Friday 14th December
Due to teaching my lovely year 13 students I wasn’t able to attend Friday’s lectures so what I am writing for this section is just a summary of what I missed.
Tracking magnetic fields with SQUIDs
Dr Samuel Henry Department of Physics University of Oxford http://www.physics.ox.ac.uk/users/henry/ http://www2.physics.ox.ac.uk/contacts/people/henry
SQUIDs (Superconducting Quantum Interference Devices) are high precision instruments used to track magnetic fields.
Dr Henry and his team have built such an instrument for their cryoEDM experiment which aims to study the asymmetry between matter and antimatter by measuring the neutron electric dipole moment. They have found that it may have further applications in geophysics, studying the flow of underground water, and possible earthquake precursor signals.
The crystal world
Professor Mike Glazer Department of Physics University of Oxford
The sheer beauty of crystals has fascinated people for centuries, but it is only in the last 300 years or so years that they have been studied scientifically.
Prior to 1912, much of what was known about what crystals were – and what they were made of – was conjecture based on little more observation than of their external forms. Various scientists, including Kepler, Hooke and several others, developed theories that suggested some sort of repeating elements as being the necessary requirement to make a crystal.
In the nineteenth century, in particular, ideas about crystal symmetry came to the fore and this was used to classify different types of crystal. However, in early 1912, Laue, Friedrich and Knipping, working in Munich, were able to show that X-rays could be diffracted by crystals, the main aim of this work being to demonstrate that X-rays consisted of waves rather than particles.
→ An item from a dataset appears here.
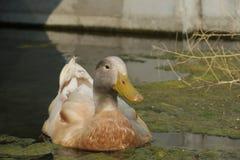 Gnuśna kaczka zdjęcia royalty free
http://www.spartacus.schoolnet.co.uk/GERlaue.htm http://en.wikipedia.org/wiki/Max_von_Laue http://en.wikipedia.org/wiki/Friedrich_Reinitzer http://en.wikipedia.org/wiki/X-ray http://en.wikipedia.org/wiki/X-ray_crystallography
However, Laue made a number of incorrect assumptions about the results and it was William Lawrence Bragg, at the young age of 22, who showed how Laue’s experiments could be interpreted in a memorable publication of November 11th 1912.
In particular W L Bragg was able to determine the crystal structure of Zinc Sulphide (http://en.wikipedia.org/wiki/Zinc_sulfide), and thus he heralded in the modern subject of X-ray crystallography. He carried on working together with his father William Henry Bragg publishing a series of important papers in 1913-1914, interrupted subsequently by the First World War. Laue was awarded the Nobel Prize for physics in 1914, and both father and son Bragg shared the Nobel Prize in 1915. The younger Bragg still remains the youngest Nobel Prize winner ever.
The two Braggs continued to make important scientific contributions, and their work has led to in excess of 23 Nobel Prizes.